*** Records for processing

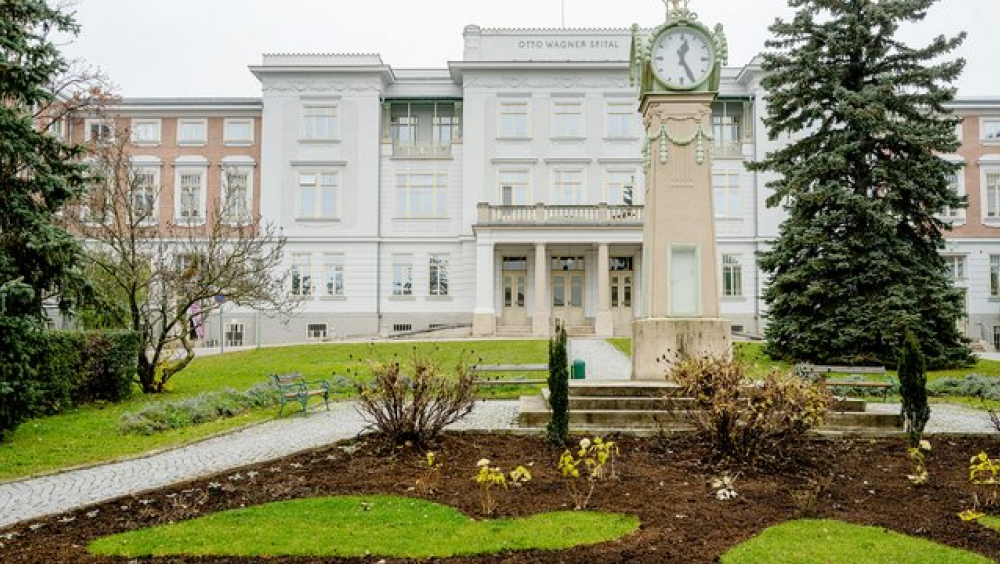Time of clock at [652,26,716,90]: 12:25
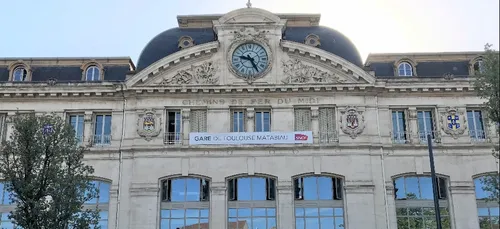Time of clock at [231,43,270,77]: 9:25
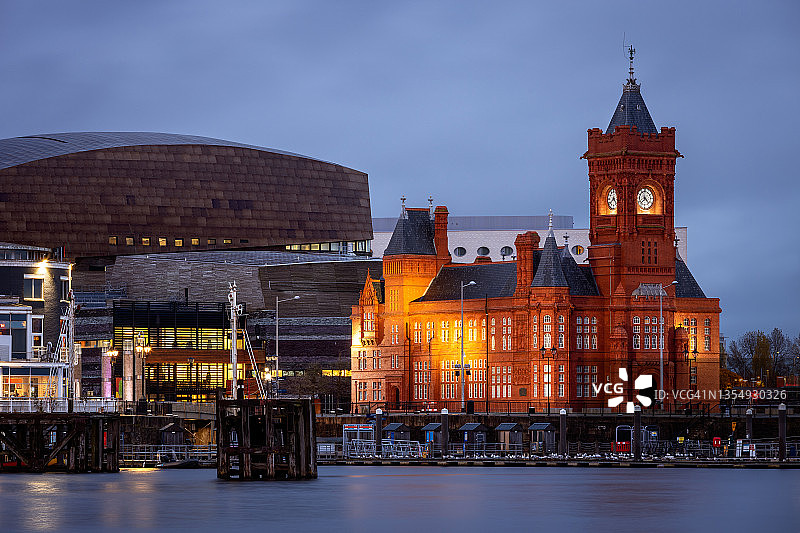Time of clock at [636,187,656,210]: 4:37
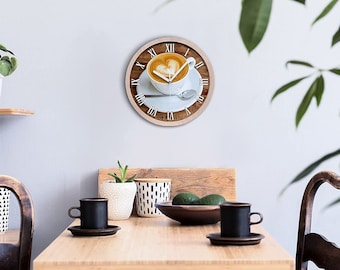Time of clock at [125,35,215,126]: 10:07
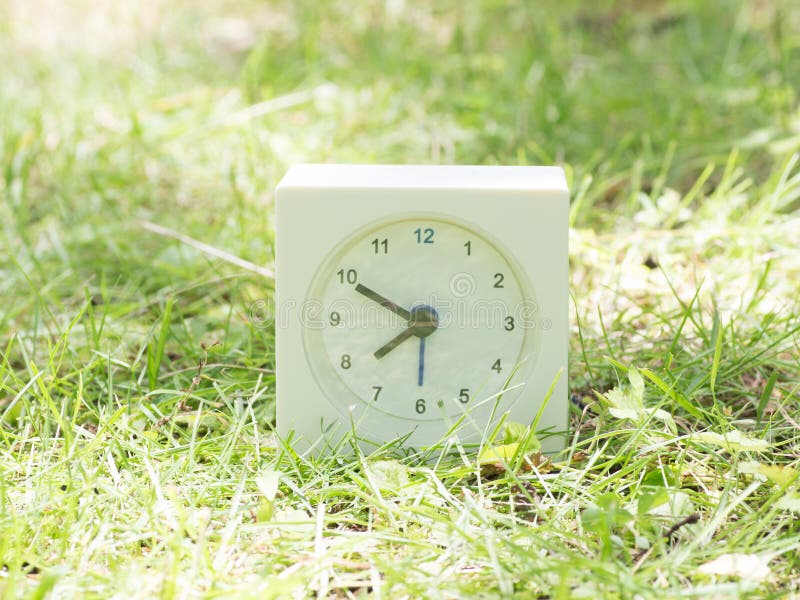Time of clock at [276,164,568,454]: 7:49
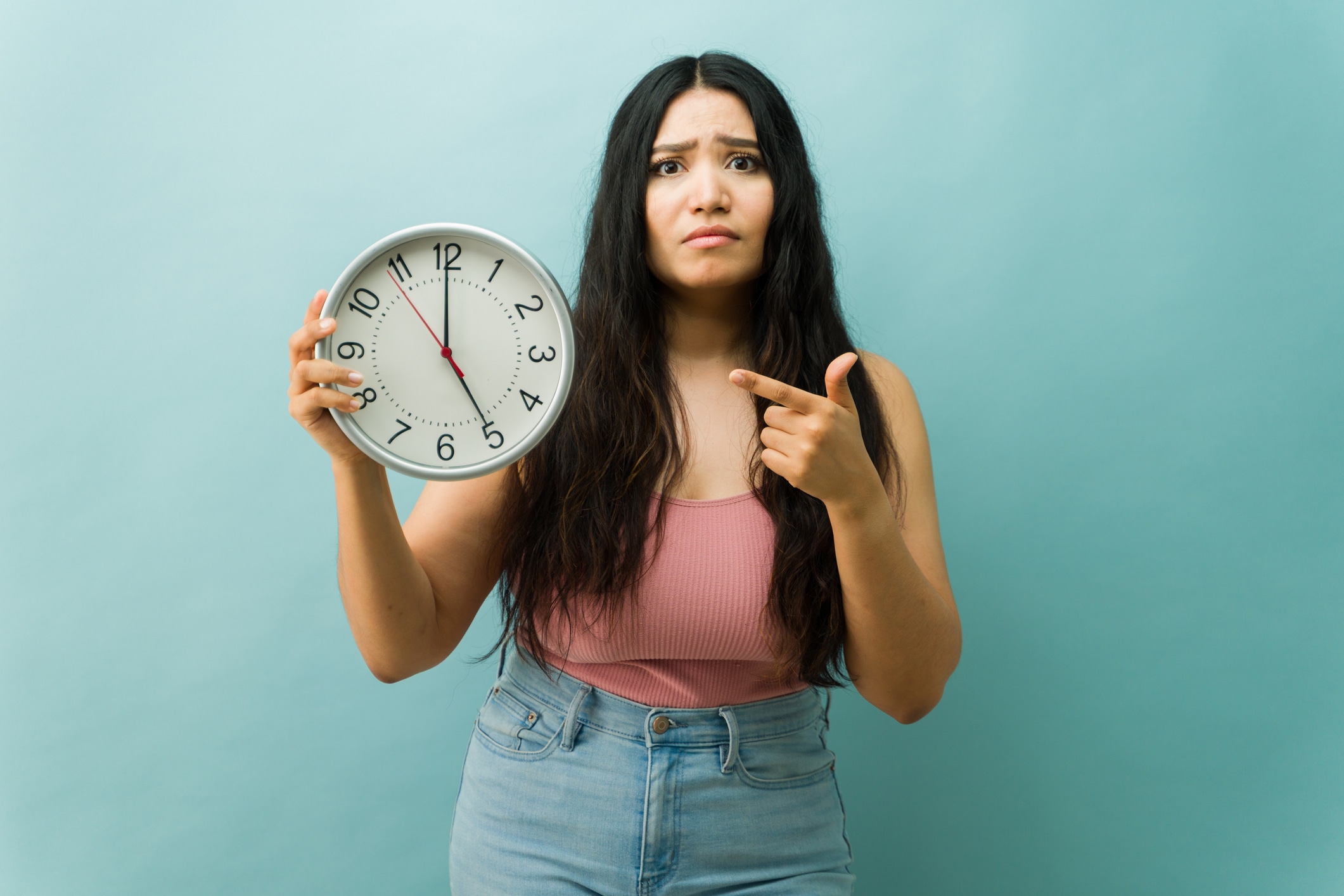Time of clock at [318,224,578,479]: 4:59
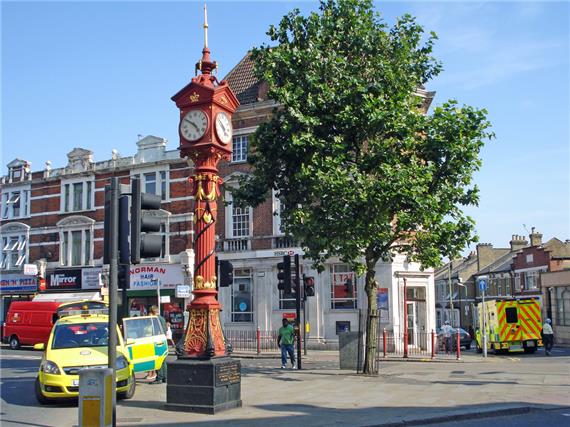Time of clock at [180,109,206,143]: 4:50
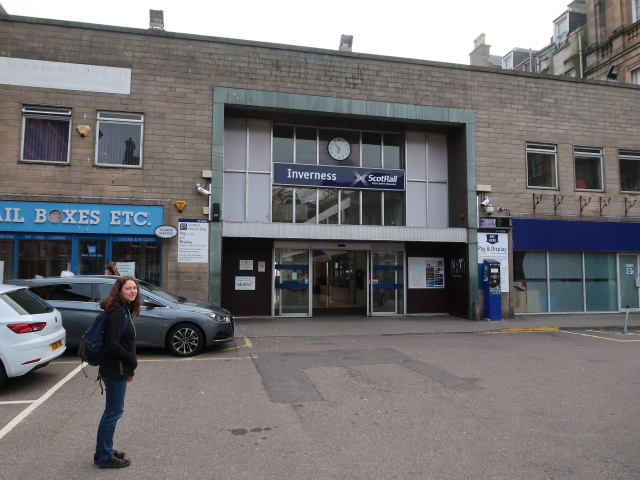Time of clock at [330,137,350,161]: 6:53
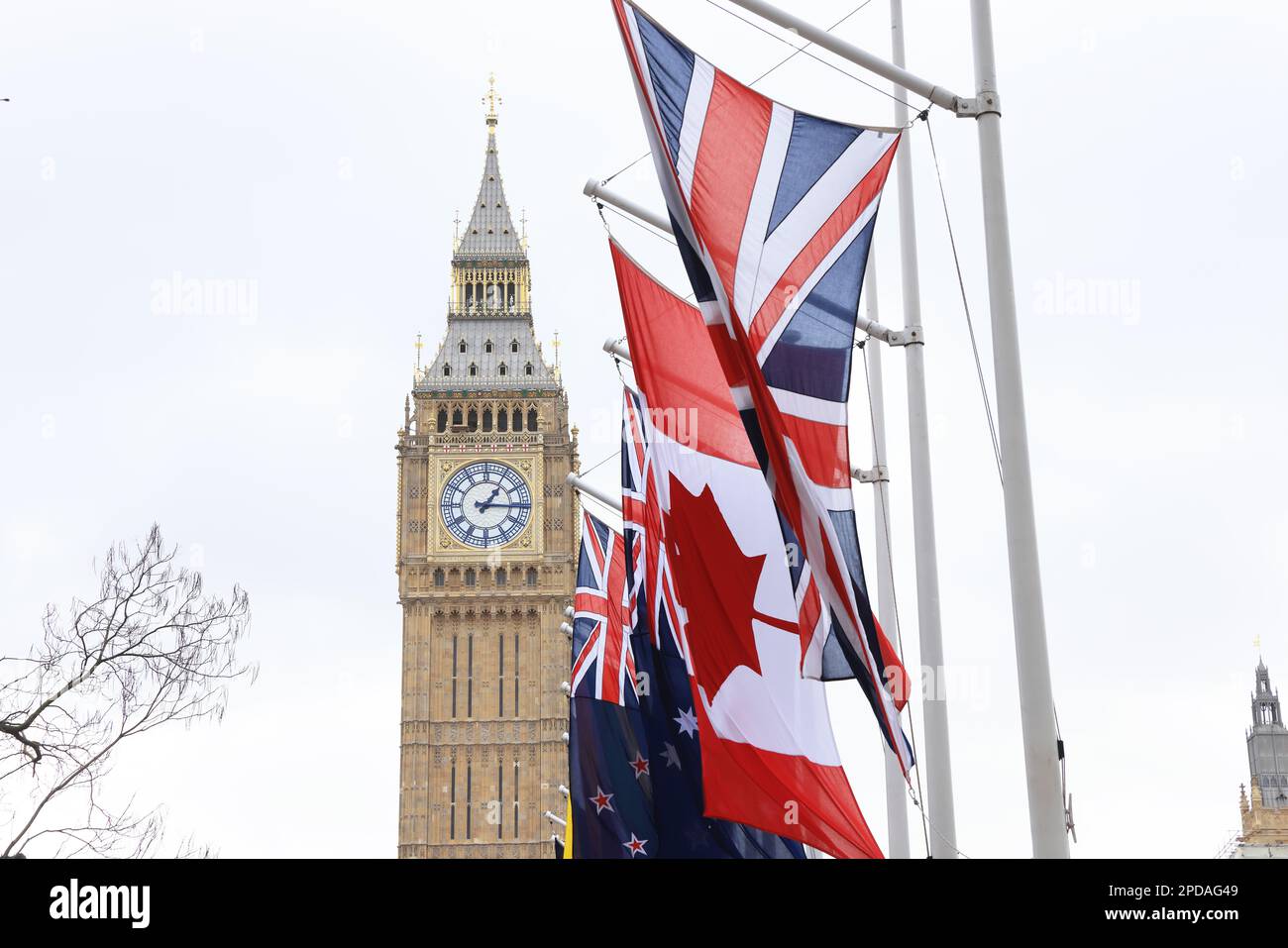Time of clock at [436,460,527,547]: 1:16
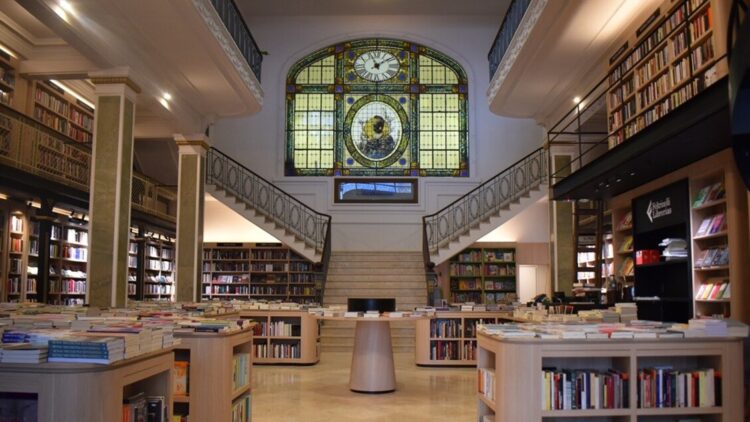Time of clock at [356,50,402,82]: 11:08
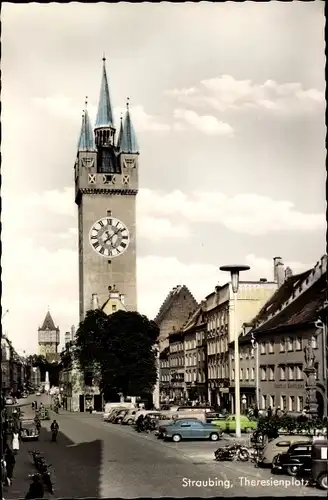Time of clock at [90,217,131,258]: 11:08
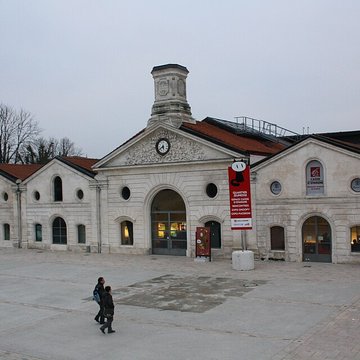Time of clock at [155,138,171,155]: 5:40
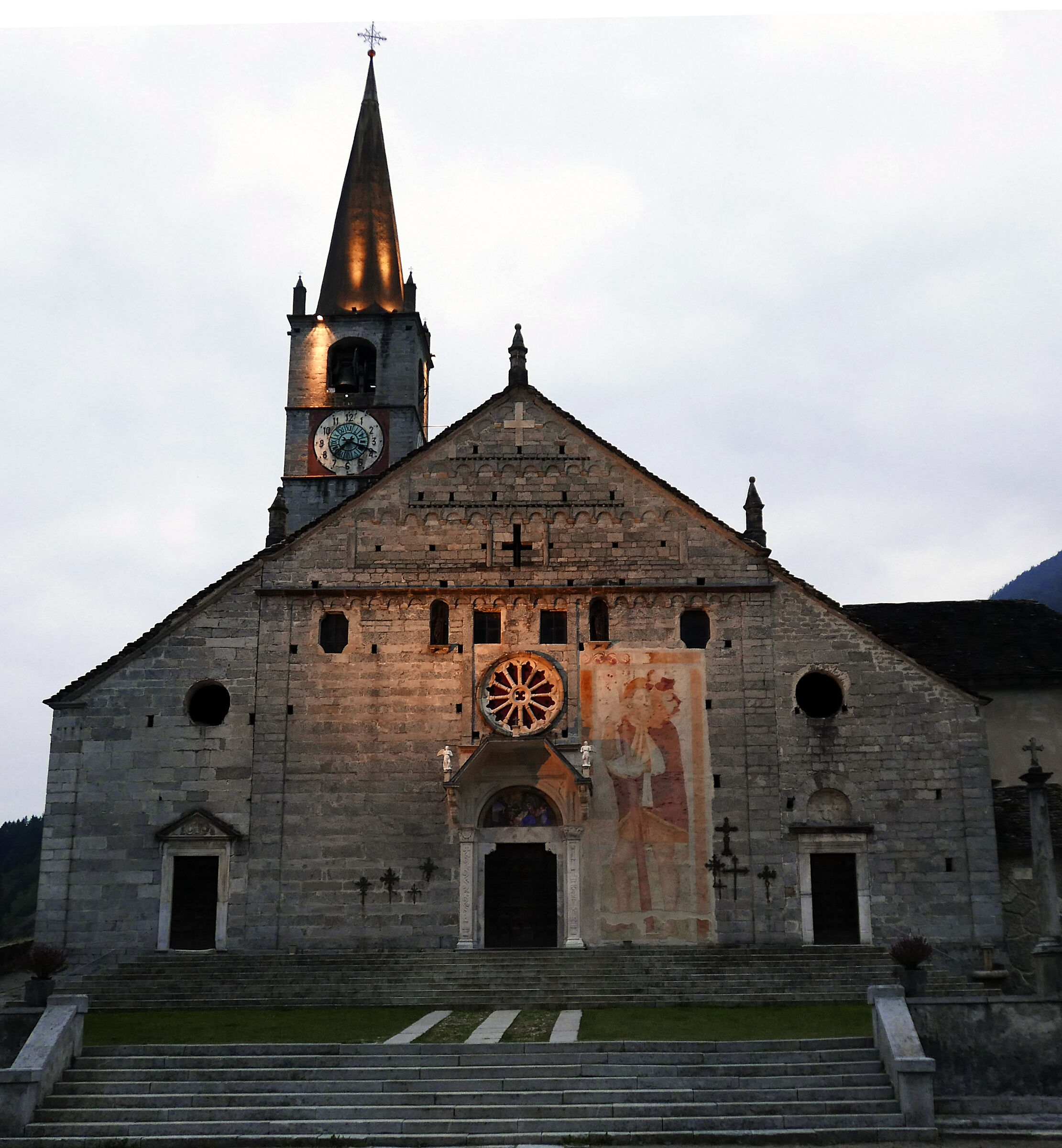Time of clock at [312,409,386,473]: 7:18
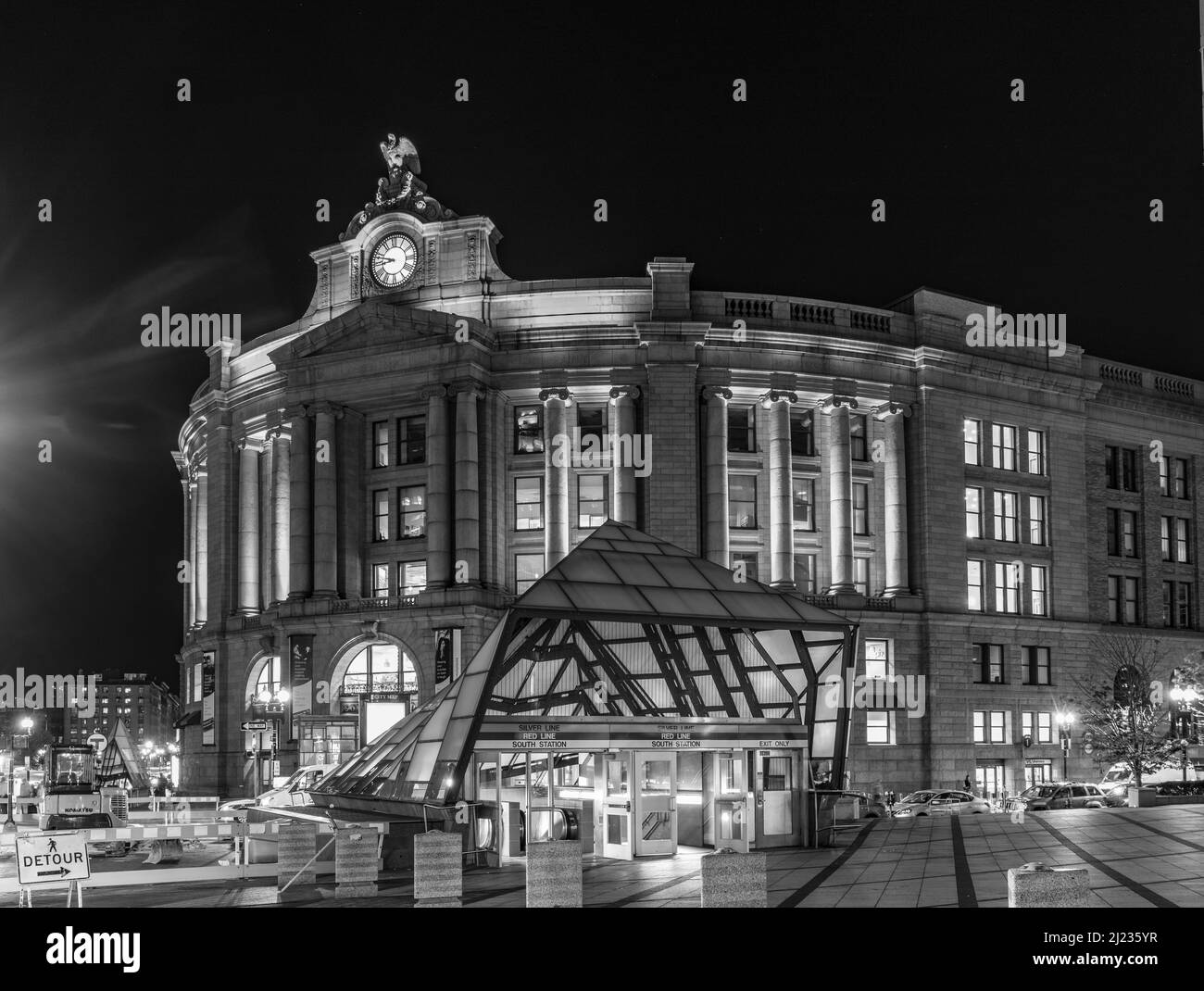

******

### Short exercise
Write out every one of the records above word for word, omitting the pictures.

### The response
Time of clock at [652,26,716,90]: 12:25
Time of clock at [231,43,270,77]: 9:25
Time of clock at [636,187,656,210]: 4:37
Time of clock at [125,35,215,126]: 10:07
Time of clock at [276,164,568,454]: 7:49
Time of clock at [318,224,578,479]: 4:59
Time of clock at [180,109,206,143]: 4:50
Time of clock at [330,137,350,161]: 6:53
Time of clock at [436,460,527,547]: 1:16
Time of clock at [356,50,402,82]: 11:08
Time of clock at [90,217,131,258]: 11:08
Time of clock at [155,138,171,155]: 5:40
Time of clock at [312,409,386,473]: 7:18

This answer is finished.